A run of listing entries
>> BEGIN

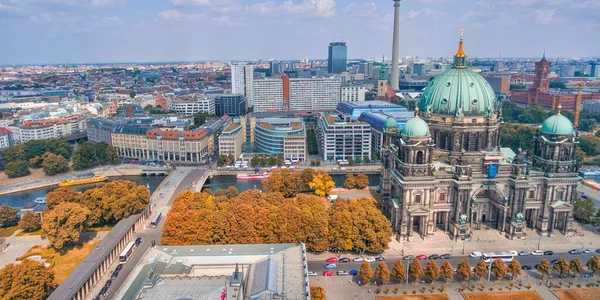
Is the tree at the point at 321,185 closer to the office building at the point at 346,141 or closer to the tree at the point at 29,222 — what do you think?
the office building at the point at 346,141

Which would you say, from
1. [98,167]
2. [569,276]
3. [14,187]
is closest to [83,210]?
[14,187]

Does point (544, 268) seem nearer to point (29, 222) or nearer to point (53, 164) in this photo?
point (29, 222)

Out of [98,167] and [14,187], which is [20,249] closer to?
[14,187]

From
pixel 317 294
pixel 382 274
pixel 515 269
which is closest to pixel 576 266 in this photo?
pixel 515 269

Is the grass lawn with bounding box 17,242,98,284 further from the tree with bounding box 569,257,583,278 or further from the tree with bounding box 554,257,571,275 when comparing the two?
the tree with bounding box 569,257,583,278

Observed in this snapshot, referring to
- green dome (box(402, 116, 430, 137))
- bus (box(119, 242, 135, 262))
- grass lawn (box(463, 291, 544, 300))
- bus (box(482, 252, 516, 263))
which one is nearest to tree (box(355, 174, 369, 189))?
green dome (box(402, 116, 430, 137))
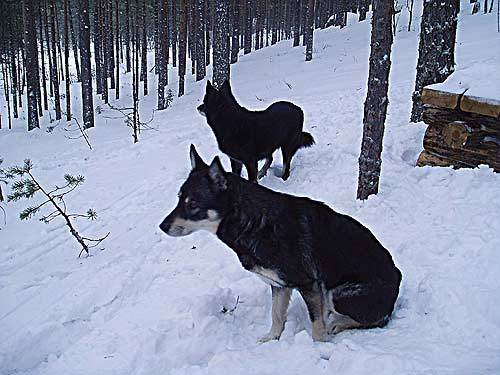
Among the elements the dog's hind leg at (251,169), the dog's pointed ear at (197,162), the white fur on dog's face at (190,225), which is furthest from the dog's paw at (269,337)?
the dog's hind leg at (251,169)

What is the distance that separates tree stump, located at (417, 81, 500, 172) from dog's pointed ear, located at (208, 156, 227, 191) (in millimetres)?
4413

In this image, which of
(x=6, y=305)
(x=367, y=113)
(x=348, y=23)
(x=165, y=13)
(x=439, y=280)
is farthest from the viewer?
(x=348, y=23)

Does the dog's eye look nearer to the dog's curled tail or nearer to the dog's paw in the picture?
the dog's paw

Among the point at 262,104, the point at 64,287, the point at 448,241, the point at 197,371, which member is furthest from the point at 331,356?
the point at 262,104

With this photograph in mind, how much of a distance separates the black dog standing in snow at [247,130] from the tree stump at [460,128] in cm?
249

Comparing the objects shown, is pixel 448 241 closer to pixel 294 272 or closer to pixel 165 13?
pixel 294 272

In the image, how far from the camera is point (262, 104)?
17.0 m

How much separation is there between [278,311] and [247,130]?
4.42 m

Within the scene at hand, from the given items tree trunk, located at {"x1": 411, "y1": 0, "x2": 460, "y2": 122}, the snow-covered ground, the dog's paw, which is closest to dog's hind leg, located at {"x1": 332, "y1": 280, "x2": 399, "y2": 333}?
the snow-covered ground

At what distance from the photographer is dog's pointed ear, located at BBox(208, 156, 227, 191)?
3.77 meters

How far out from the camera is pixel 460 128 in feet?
21.5

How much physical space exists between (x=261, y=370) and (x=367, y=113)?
4065mm

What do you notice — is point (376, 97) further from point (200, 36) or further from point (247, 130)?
point (200, 36)

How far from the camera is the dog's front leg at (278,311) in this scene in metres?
4.12
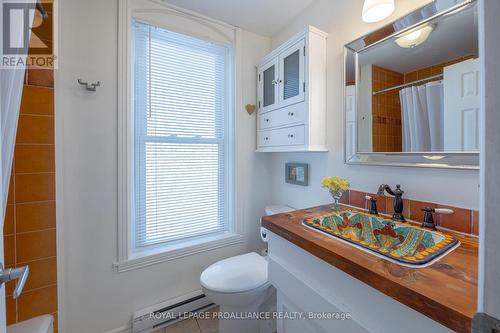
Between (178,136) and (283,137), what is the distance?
85 cm

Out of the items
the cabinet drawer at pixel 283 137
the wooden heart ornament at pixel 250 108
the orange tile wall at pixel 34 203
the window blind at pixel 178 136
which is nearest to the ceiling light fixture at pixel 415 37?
the cabinet drawer at pixel 283 137

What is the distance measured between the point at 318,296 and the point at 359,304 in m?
0.17

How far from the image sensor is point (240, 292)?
1.22 m

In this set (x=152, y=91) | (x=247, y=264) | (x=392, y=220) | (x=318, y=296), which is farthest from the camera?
(x=152, y=91)

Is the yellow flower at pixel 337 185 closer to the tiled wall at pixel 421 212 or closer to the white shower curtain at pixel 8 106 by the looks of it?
the tiled wall at pixel 421 212

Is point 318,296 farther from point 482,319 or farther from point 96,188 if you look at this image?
point 96,188

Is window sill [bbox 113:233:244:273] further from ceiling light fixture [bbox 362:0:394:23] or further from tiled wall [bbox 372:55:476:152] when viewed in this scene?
ceiling light fixture [bbox 362:0:394:23]

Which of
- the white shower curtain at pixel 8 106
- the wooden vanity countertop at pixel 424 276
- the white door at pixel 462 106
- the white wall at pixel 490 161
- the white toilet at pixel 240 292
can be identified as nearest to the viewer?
the white wall at pixel 490 161

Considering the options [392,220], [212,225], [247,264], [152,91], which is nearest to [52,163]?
[152,91]

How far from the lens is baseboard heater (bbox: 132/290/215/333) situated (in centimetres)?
145

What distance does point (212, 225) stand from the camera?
6.17ft

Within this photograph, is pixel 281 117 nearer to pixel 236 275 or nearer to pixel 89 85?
pixel 236 275

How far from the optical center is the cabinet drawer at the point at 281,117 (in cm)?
149

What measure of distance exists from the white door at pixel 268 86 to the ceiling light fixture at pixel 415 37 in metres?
0.82
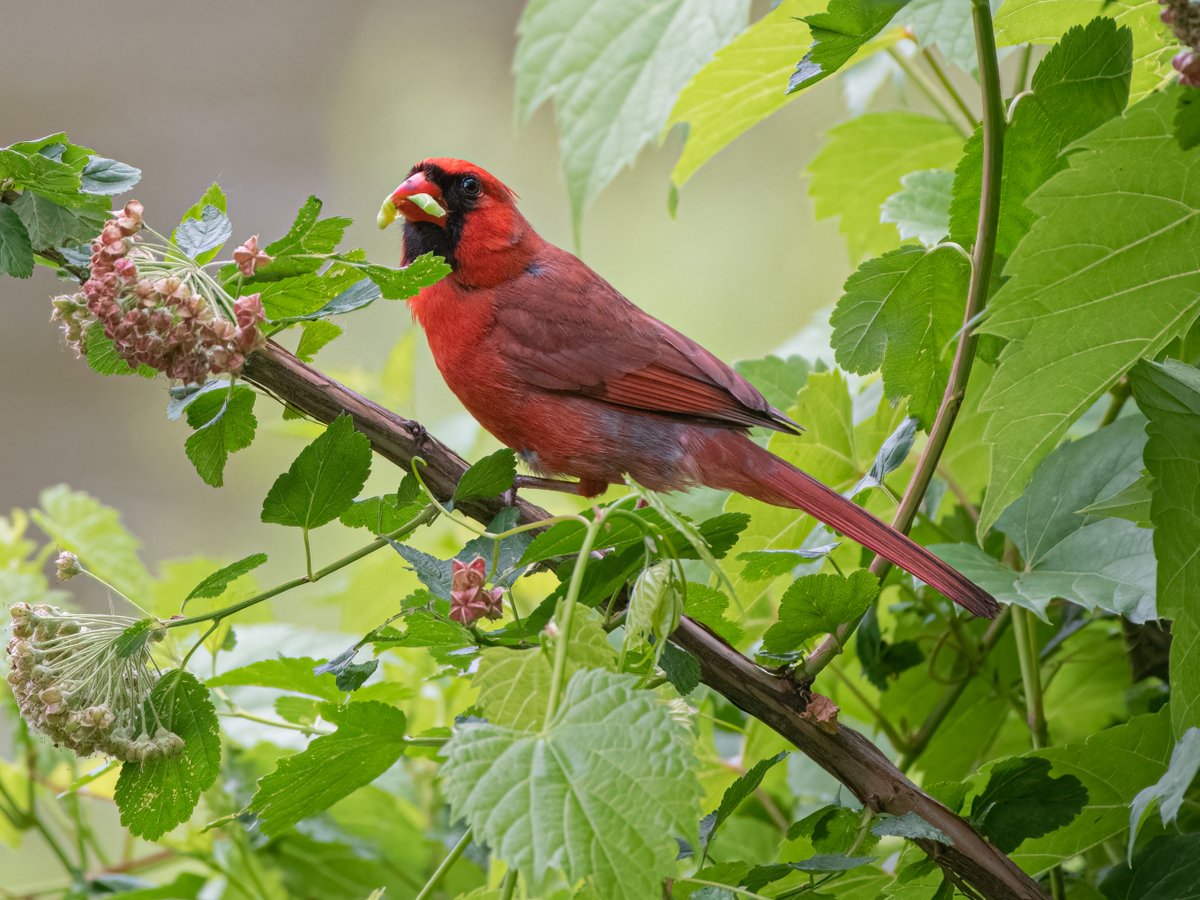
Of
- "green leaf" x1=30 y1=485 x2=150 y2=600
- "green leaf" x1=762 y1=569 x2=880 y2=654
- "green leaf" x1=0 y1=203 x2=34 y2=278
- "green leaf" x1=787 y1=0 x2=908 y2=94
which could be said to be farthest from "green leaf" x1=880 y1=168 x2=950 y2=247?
"green leaf" x1=30 y1=485 x2=150 y2=600

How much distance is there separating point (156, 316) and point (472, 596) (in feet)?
1.13

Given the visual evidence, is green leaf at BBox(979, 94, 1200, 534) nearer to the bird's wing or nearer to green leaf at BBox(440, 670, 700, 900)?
green leaf at BBox(440, 670, 700, 900)

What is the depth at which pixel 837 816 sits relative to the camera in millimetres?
1196

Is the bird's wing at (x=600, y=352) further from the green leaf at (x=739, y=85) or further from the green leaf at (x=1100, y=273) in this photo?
the green leaf at (x=1100, y=273)

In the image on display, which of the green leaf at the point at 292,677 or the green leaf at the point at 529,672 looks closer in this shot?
the green leaf at the point at 529,672

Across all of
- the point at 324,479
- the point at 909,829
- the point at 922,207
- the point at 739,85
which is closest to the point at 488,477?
the point at 324,479

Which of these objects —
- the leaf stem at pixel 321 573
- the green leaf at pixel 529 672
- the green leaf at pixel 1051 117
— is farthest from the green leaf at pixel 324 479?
the green leaf at pixel 1051 117

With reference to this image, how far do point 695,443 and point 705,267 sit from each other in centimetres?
347

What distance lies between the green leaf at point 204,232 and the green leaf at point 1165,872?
1030mm

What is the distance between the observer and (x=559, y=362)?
8.07 ft

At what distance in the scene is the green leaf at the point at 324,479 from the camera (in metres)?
1.19

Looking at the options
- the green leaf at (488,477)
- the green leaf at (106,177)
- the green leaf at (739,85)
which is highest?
the green leaf at (739,85)

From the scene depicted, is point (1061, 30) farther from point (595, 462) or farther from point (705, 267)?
point (705, 267)

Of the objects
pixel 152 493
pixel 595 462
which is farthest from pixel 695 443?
pixel 152 493
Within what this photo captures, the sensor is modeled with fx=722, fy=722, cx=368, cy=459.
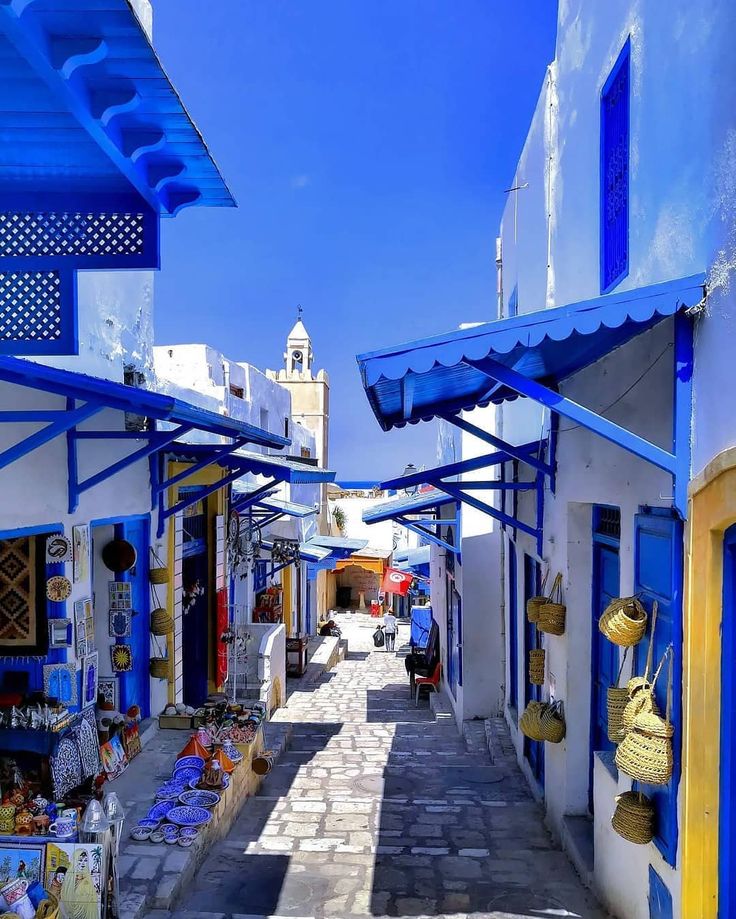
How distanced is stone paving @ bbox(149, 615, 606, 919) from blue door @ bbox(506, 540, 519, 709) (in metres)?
0.74

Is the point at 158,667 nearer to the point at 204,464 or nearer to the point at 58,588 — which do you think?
the point at 58,588

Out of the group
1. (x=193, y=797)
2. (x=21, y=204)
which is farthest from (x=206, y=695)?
(x=21, y=204)

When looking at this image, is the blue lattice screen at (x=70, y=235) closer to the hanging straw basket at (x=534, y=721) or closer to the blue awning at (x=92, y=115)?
the blue awning at (x=92, y=115)

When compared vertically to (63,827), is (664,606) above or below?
above

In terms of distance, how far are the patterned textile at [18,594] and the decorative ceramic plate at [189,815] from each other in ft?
6.30

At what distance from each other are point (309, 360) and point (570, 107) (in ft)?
108

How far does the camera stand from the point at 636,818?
12.4ft

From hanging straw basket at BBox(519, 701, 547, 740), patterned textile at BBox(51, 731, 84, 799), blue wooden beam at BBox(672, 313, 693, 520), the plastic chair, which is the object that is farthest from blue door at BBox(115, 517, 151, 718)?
the plastic chair

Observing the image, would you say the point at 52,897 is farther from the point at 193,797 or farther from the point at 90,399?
the point at 90,399

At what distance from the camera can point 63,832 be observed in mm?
4508

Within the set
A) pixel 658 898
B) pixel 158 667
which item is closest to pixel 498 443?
pixel 658 898

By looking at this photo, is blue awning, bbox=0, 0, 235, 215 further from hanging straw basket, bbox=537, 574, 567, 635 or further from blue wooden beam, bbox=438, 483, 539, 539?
blue wooden beam, bbox=438, 483, 539, 539

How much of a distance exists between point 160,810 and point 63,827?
1555mm

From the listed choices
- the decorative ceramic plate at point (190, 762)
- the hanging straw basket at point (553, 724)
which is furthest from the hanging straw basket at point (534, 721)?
the decorative ceramic plate at point (190, 762)
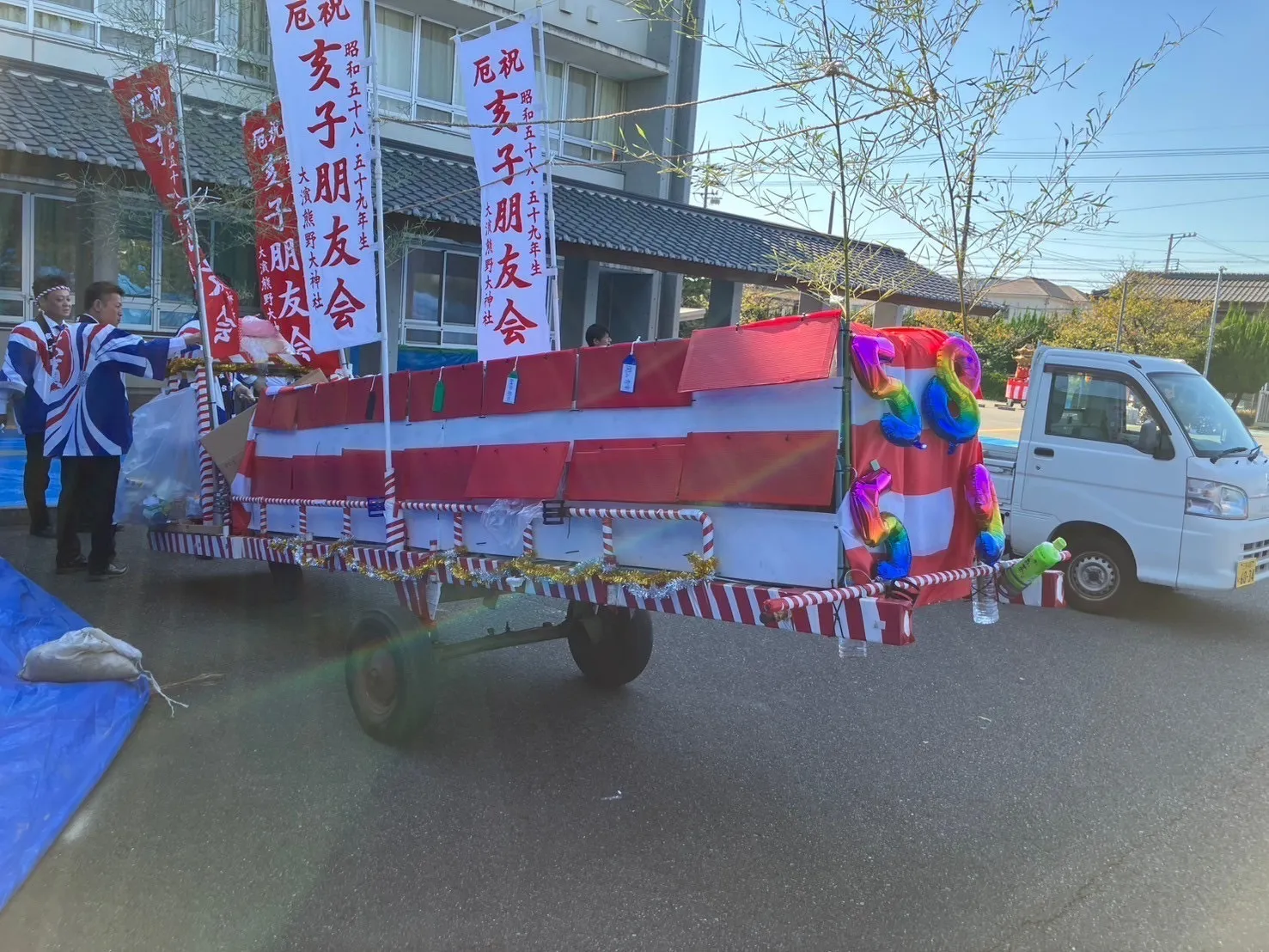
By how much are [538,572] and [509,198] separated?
13.6 ft

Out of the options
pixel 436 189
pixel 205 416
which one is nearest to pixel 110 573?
pixel 205 416

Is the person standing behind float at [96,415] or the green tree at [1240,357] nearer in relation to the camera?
the person standing behind float at [96,415]

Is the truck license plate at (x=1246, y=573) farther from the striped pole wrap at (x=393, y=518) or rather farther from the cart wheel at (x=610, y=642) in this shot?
the striped pole wrap at (x=393, y=518)

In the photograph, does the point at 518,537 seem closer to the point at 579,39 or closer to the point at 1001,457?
the point at 1001,457

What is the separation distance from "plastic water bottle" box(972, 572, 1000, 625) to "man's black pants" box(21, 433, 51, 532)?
711 centimetres

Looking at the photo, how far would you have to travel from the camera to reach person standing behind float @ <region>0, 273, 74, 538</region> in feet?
22.8

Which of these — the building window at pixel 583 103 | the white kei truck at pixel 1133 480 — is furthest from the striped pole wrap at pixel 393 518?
the building window at pixel 583 103

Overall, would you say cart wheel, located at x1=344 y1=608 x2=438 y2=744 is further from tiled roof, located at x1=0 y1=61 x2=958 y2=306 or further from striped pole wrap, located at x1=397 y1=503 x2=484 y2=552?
tiled roof, located at x1=0 y1=61 x2=958 y2=306

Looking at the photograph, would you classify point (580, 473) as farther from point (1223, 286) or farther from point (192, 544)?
point (1223, 286)

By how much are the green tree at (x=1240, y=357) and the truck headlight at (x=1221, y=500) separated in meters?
33.5

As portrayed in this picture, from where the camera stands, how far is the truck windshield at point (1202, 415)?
6.77 m

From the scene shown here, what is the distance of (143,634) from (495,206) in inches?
152

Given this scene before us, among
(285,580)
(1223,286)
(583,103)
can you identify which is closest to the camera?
(285,580)

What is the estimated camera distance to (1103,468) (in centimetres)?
704
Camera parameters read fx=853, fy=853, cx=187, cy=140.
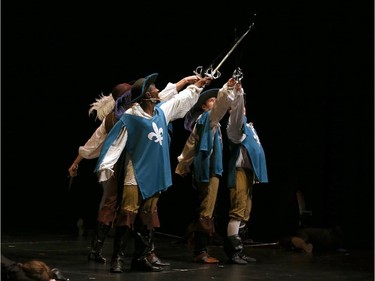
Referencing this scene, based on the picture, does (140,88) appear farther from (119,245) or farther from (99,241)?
(99,241)

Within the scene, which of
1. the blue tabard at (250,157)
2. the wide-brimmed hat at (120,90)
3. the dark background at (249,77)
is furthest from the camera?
the dark background at (249,77)

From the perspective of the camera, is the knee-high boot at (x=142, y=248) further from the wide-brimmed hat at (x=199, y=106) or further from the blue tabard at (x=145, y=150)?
the wide-brimmed hat at (x=199, y=106)

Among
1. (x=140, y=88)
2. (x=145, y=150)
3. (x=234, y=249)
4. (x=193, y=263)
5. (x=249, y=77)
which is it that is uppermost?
(x=249, y=77)

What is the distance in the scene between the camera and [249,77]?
25.4 ft

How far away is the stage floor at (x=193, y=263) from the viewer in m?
4.93

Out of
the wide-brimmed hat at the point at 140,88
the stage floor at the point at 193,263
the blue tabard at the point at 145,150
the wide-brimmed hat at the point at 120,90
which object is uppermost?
the wide-brimmed hat at the point at 120,90

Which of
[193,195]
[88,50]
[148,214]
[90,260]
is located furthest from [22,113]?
[148,214]

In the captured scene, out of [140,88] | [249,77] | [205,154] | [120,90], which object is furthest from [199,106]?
[249,77]

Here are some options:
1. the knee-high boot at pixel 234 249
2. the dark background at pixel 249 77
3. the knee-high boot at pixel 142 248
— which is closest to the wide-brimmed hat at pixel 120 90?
the knee-high boot at pixel 142 248

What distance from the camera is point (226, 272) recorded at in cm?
513

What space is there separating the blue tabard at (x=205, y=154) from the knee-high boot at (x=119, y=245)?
2.48ft

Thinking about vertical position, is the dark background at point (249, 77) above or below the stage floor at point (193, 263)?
above

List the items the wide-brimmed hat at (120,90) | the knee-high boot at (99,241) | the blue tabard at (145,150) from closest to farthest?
the blue tabard at (145,150) → the wide-brimmed hat at (120,90) → the knee-high boot at (99,241)

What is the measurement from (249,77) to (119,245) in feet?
10.4
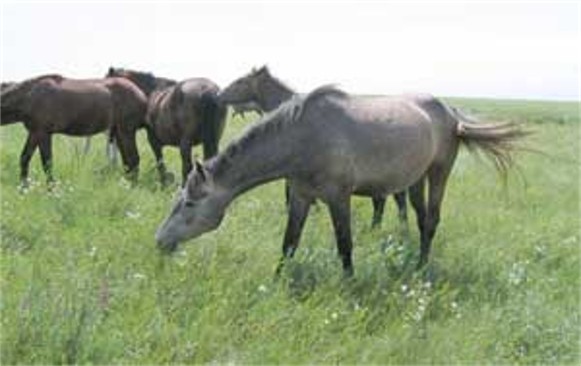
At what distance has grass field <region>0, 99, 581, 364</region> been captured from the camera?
16.3 ft

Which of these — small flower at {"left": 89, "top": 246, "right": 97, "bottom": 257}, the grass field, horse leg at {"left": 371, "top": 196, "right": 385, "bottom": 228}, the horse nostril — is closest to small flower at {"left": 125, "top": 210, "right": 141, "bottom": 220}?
the grass field

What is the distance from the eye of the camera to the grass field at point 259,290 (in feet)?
16.3

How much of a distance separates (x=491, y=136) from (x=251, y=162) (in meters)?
3.13

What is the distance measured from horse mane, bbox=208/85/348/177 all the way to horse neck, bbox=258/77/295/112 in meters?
3.80

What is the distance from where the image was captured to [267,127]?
738cm

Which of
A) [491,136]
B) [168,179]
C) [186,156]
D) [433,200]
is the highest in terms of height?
[491,136]

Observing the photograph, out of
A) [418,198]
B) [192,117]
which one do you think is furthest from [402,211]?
[192,117]

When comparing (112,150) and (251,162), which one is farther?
(112,150)

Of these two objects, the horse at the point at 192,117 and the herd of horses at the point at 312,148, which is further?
the horse at the point at 192,117

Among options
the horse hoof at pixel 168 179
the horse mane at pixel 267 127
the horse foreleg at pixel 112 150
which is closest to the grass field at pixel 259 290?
the horse mane at pixel 267 127

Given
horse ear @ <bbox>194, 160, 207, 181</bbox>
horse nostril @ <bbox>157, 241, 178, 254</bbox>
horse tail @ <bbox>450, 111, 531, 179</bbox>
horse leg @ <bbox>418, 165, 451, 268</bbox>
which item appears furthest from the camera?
horse tail @ <bbox>450, 111, 531, 179</bbox>

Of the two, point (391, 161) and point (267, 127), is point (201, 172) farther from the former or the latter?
point (391, 161)

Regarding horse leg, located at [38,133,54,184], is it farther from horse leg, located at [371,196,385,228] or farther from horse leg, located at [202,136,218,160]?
horse leg, located at [371,196,385,228]

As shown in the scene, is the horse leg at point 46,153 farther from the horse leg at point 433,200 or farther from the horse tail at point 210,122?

>> END

## GIVEN TASK
Reproduce the listing above word for word, from the line containing "Of the two, point" through the last line of the listing.

## RESULT OF THE EXERCISE
Of the two, point (391, 161) and point (267, 127), is point (201, 172) farther from the former or the latter?
point (391, 161)

Regarding horse leg, located at [38,133,54,184], is it farther from horse leg, located at [371,196,385,228] or farther from horse leg, located at [202,136,218,160]?
horse leg, located at [371,196,385,228]

As shown in the scene, is the horse leg at point 46,153 farther from the horse leg at point 433,200 or farther from the horse tail at point 210,122?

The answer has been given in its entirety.